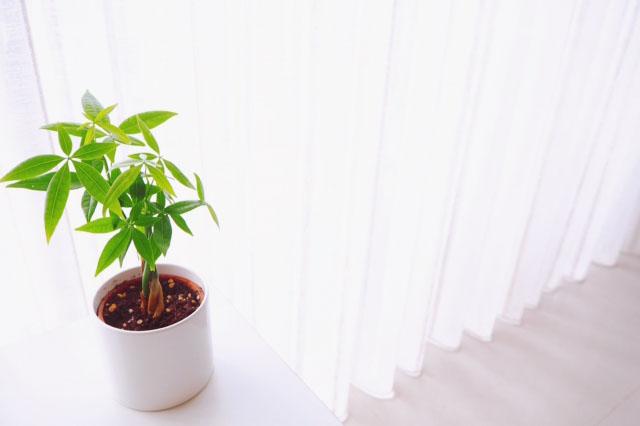 新築祝い失敗しやすい商品 観葉植物
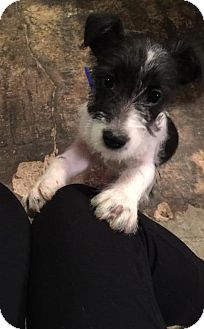 Rat Terrier Mix Puppy for adoption in Ft. Towson, Oklahoma - Bodie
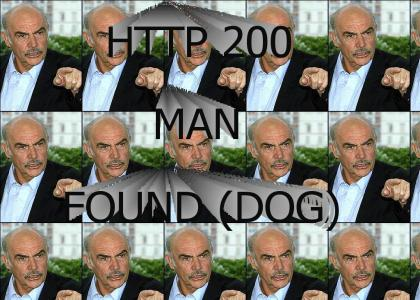 HTTP 200 MAN FOUND SUCCESSFULLY (DOG)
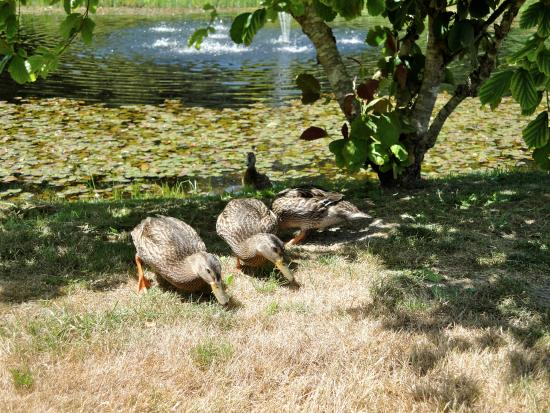 Nelson's Duckpond: the cute ducks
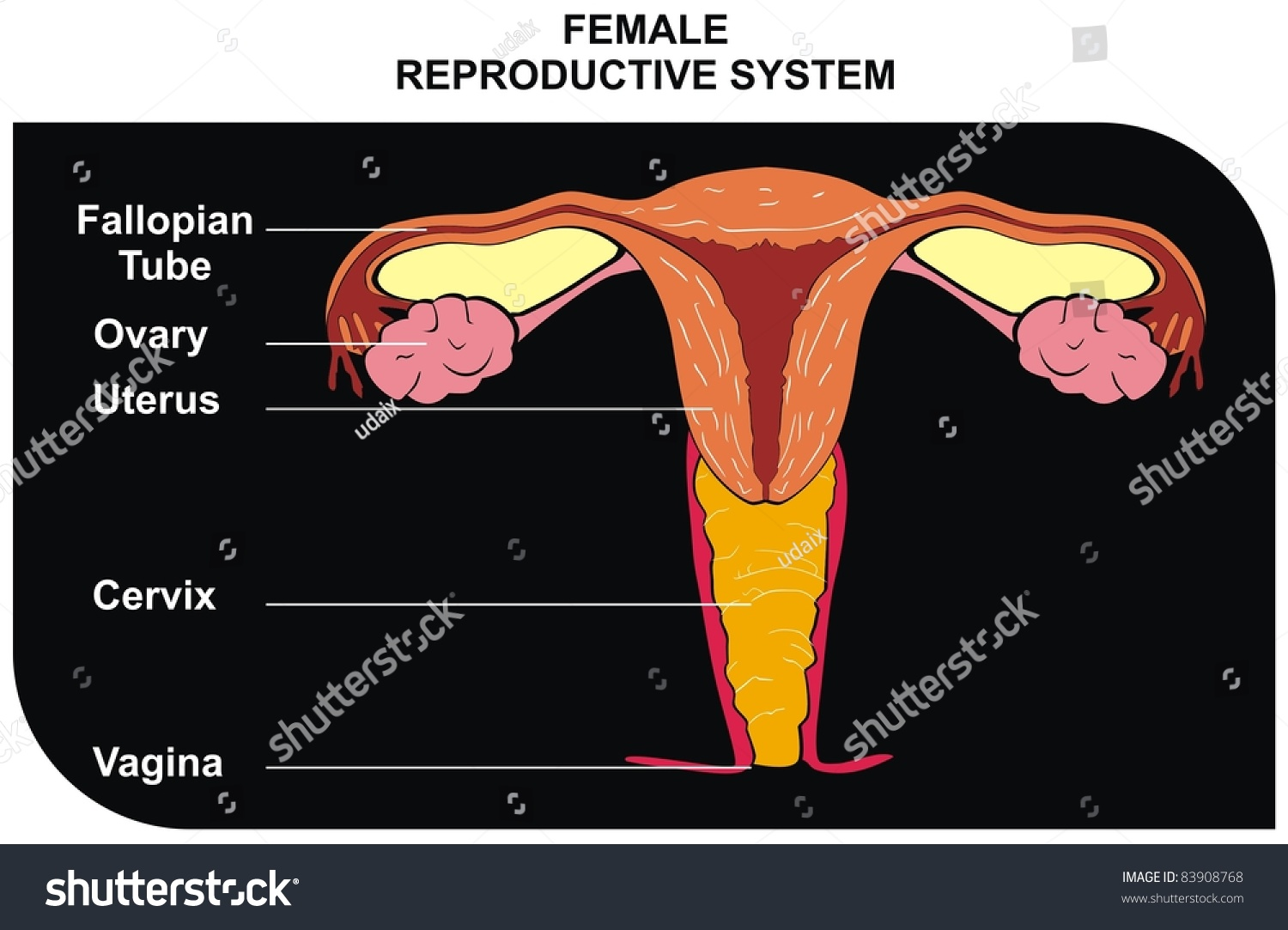Female reproductive system including fallopian tube stock photo female reproductive system including fallopian tube ovary uterus cervix vagina ccuart Choice Image
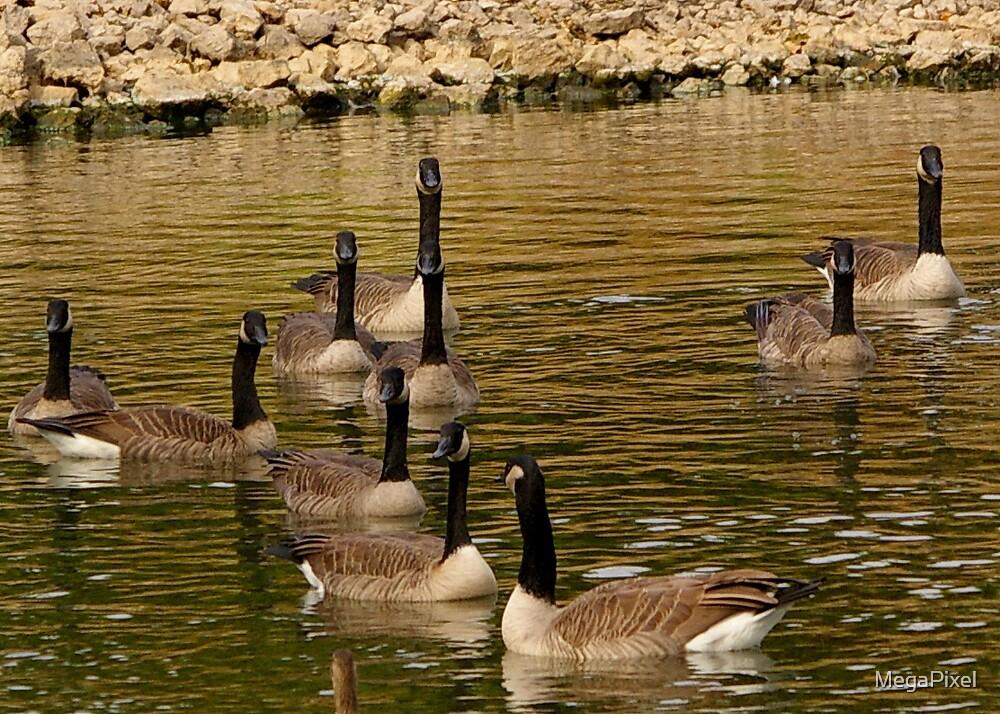 Canadiens Visit Cool Pond by MegaPixel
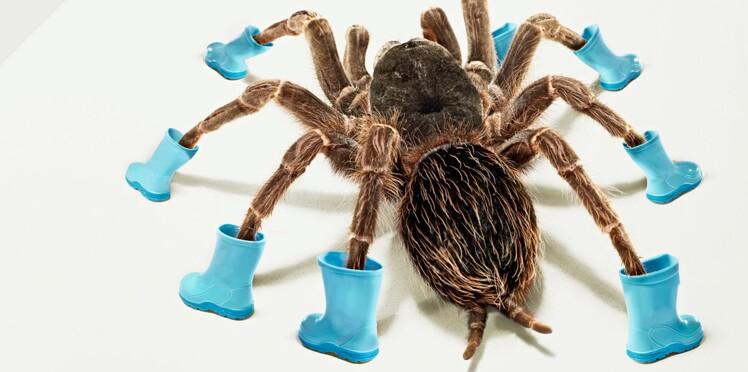 Du venin d'araignée contre l'impuissance ?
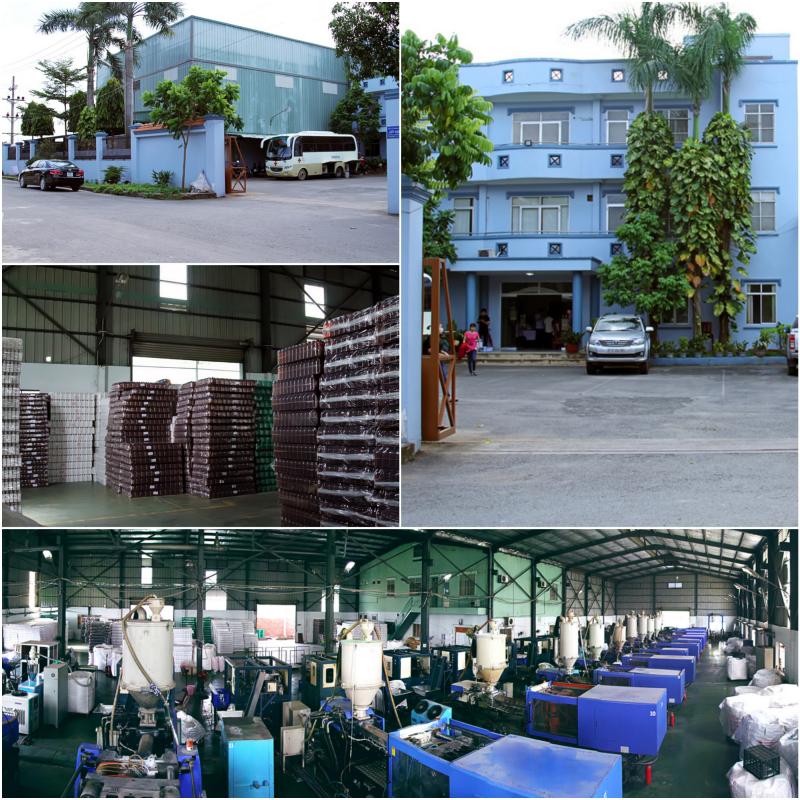 Từ một cơ sở sản xuất bao bì nhỏ năm 2006, sau 10 năm Cửu Long hiện là thương hiệu lớn tại Việt Nam về cung cấp các giải pháp đóng gói toàn diện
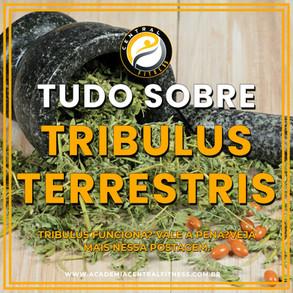 TRIBULUS TERRESTRIS FUNCIONA MESMO? TUDO SOBRE O TRIBULUS TERRESTRIS.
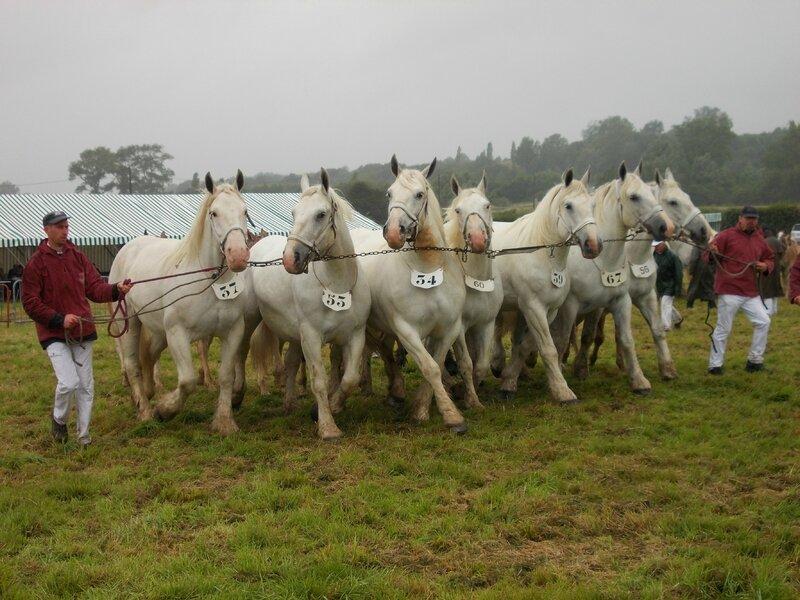 Bande de 7 poulinières de l'Elevage du Boncoin - Concours National - 26 Juillet 2015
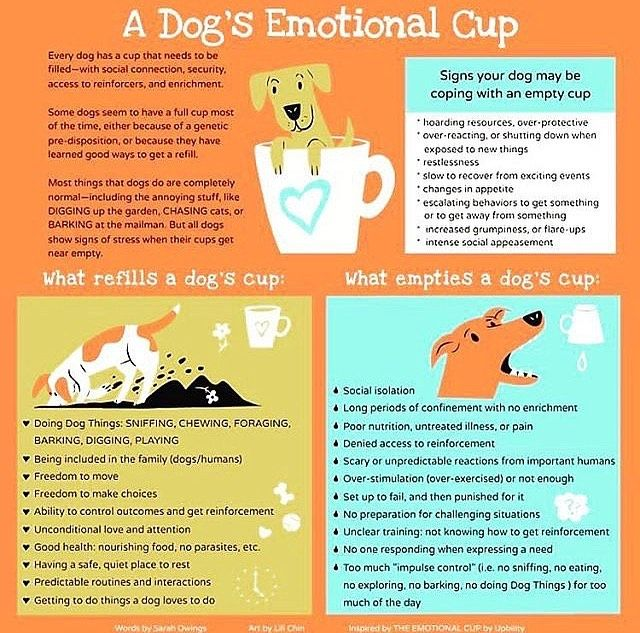 This Is So Good Dog Emotions Good Doggies Online Your Dog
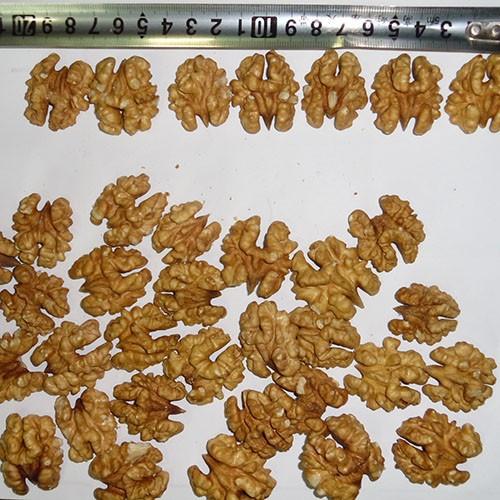 white walnut kernels extra light yellow walnut kernels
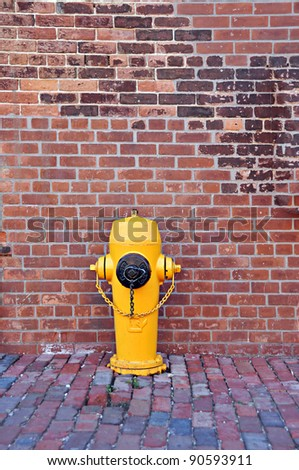 Typical yellow fire hydrant.Toronto city. - stock photo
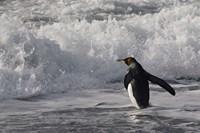 King Penguin in the surf, Antarctica Fine Art Print
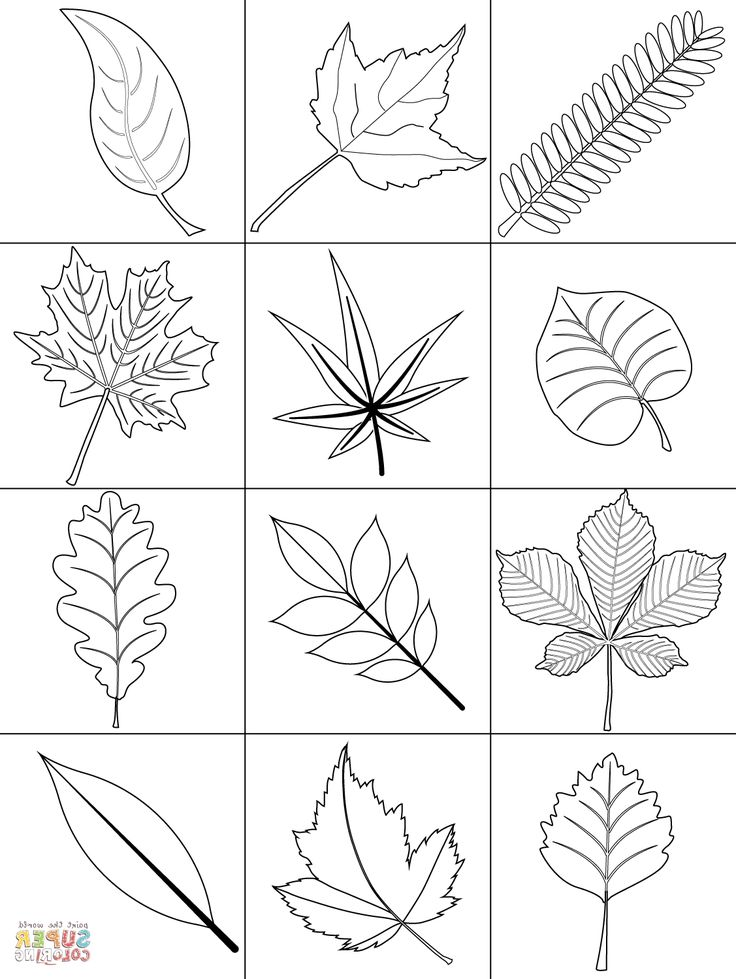 Fall Leaves Coloring Pages DWCP Autumn Leaves Coloring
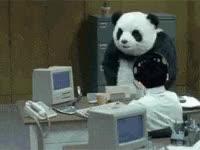 Watch and share Panda GIFs on Gfycat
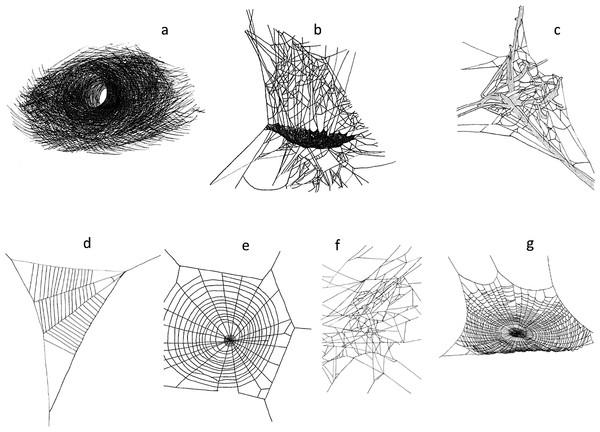 Web structures (A) funnel web (Agelenidae), (B) sheet web (Linyphiidae), (C) mesh web (Dictynidae), (D) reduced orb web (Uloboridae) (E) vertical orb web (Aranaeidae), (F) tangle web (Theridiidae), (G) horizontal orb web (Tetragnathidae).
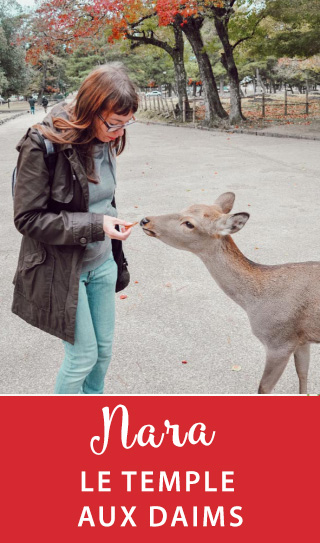 Rencontre avec les daims de Nara dans leur sanctuaire au Japon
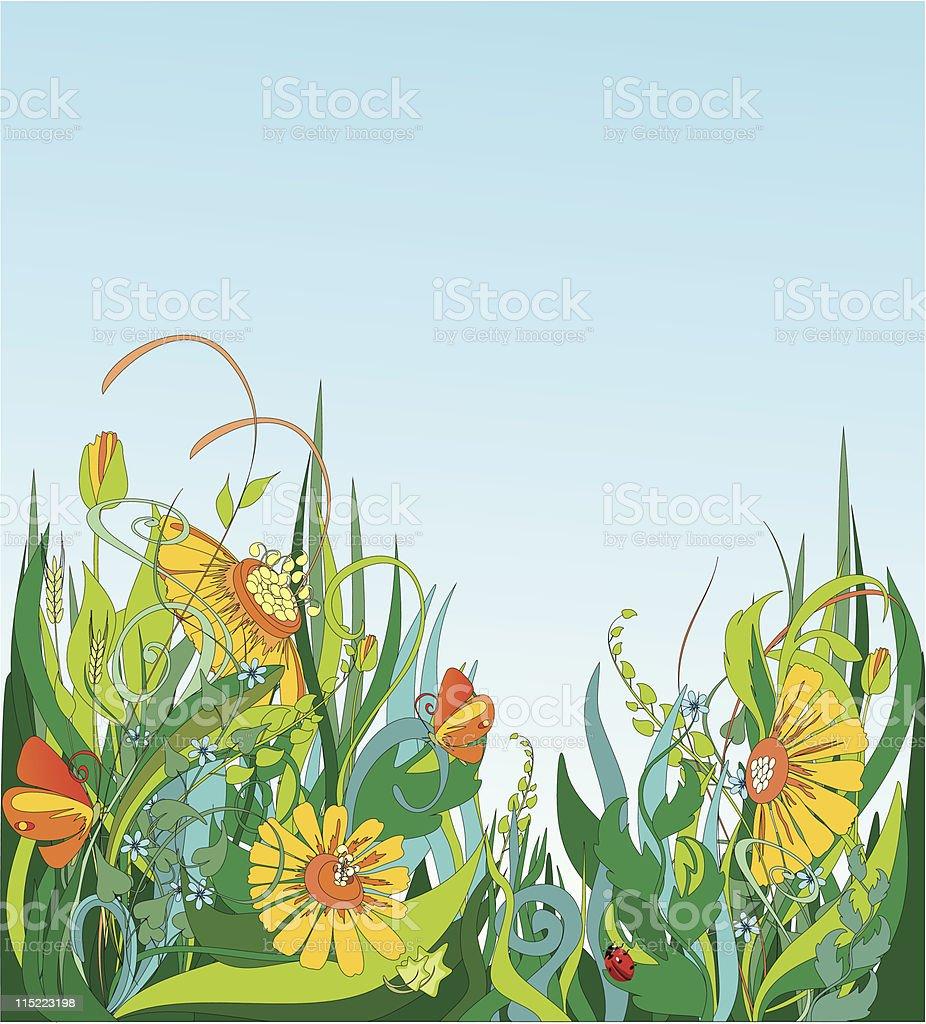 фото цветущий луг с бабочками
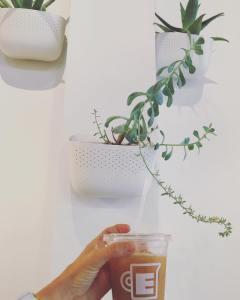 Evocation Coffee - Amarillo, Texas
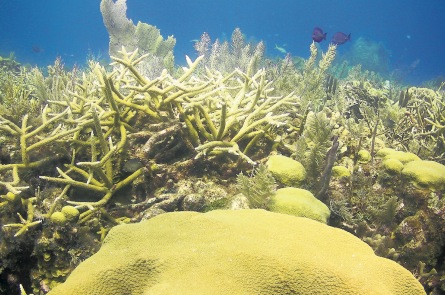 Staghorn coral (Photo: Renata Ferrarai)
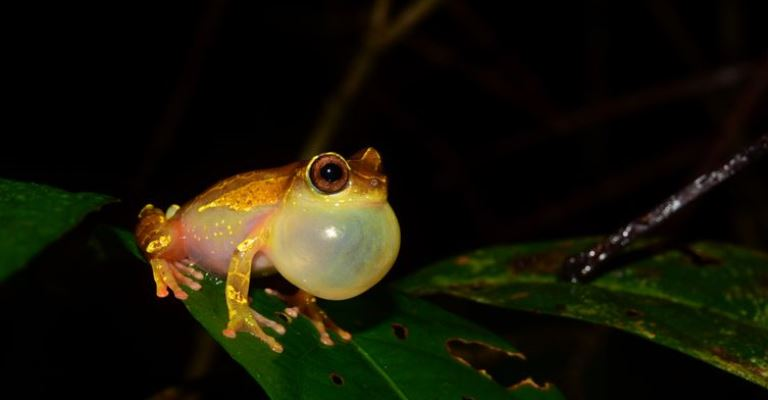 Expedições à Amazônia identificam 12 novas espécies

===============

## Your assignment
Find the line that contains "Bande de 7 poulinières". Copy it and every line after it through the end of the listing exactly, but not the pictures.

## Result of this exercise
 Bande de 7 poulinières de l'Elevage du Boncoin - Concours National - 26 Juillet 2015
 This Is So Good Dog Emotions Good Doggies Online Your Dog
 white walnut kernels extra light yellow walnut kernels
 Typical yellow fire hydrant.Toronto city. - stock photo
 King Penguin in the surf, Antarctica Fine Art Print
 Fall Leaves Coloring Pages DWCP Autumn Leaves Coloring
 Watch and share Panda GIFs on Gfycat
 Web structures (A) funnel web (Agelenidae), (B) sheet web (Linyphiidae), (C) mesh web (Dictynidae), (D) reduced orb web (Uloboridae) (E) vertical orb web (Aranaeidae), (F) tangle web (Theridiidae), (G) horizontal orb web (Tetragnathidae).
 Rencontre avec les daims de Nara dans leur sanctuaire au Japon
 фото цветущий луг с бабочками
 Evocation Coffee - Amarillo, Texas
 Staghorn coral (Photo: Renata Ferrarai)
 Expedições à Amazônia identificam 12 novas espécies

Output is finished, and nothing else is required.